For the fourth consecutive season the orchestras will perform at the Monteith Amphitheater as part of the Music at McClellan series, sponsored by the Longleaf Arts Council. The restoration of the historic Monteith Amphitheater is one of the council’s ongoing projects. Music at McClellan features noted artists and local talent, and further promotes the arts and humanities with the Mountain Longleaf Festival, Cheaha Dance Alliance and Cheaha Creative Arts Council.

These annual concerts at McClellan not only provide Anniston audiences with a chance to hear the Gadsden-based EYO at home, but allows its 18 students from Calhoun County to perform on their homebase.

Wherever the orchestras perform, Gagliardo is making sure that EYO provides music for a new generation.

“Every year we strive to offer a complete musical experience for all of our members,” he said. “This year the focus has been on Latin American music — helping them to develop a knowledge of the genre, and to reinforce the skills that are central to the performance of this music.”

For instance, Latin American music heavily stresses rhythm so this is a key component.

“Also, some of the harmonies are different than what students are accustomed to so a good ear is important,” Gagliardo added. “Latin American music, which is very tuneful, expresses the emotions of its people with dramatic moments.”

For the student musicians, practicing the driving rhythms in these dance-like melodies makes learning exciting. And if that isn’t enough of a new musical adventure, EYO’s six-day performance tour to Puerto Rico in June will complete their Latin American experience.

“Puerto Rico and the other islands in the Caribbean each have their own distinct sound and the concert at Monteith will reflect these characteristics,” said Gagliardo.

Included in the line-up are “I Feel Pretty,” “Cool” and “America” from the Broadway production of “West Side Story,” as well as portions of the “Puerto Rican Guitar Suite,” a set of traditional Puerto Rican songs written by Jacksonville composer Wendy Snellen, which she transcribed for orchestra.

To many listeners, one of the most irresistible of rhythmic patterns is the march. The “San Lorenzo March” by C.A. Sylva, the official march of the Argentine army, will be in the line-up as well as the band version of “Tribute: Those Who Serve” by American composer James Grant.

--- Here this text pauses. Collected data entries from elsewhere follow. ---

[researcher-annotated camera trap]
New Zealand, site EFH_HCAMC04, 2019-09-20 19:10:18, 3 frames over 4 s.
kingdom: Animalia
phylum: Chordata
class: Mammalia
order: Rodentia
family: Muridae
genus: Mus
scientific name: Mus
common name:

Besides delivering a public performance at Plaza las Delicias in Ponce and taking a salsa dancing lesson, during their stay in Puerto Rico the young musicians will visit Borqueron Beach, Old San Juan and El Yungue National Forest as well as interacting with students and teachers in an elementary school before returning June 10.

Come enjoy a spring afternoon with lively music at Monteith Amphitheater at McClellan. The concert is free of charge.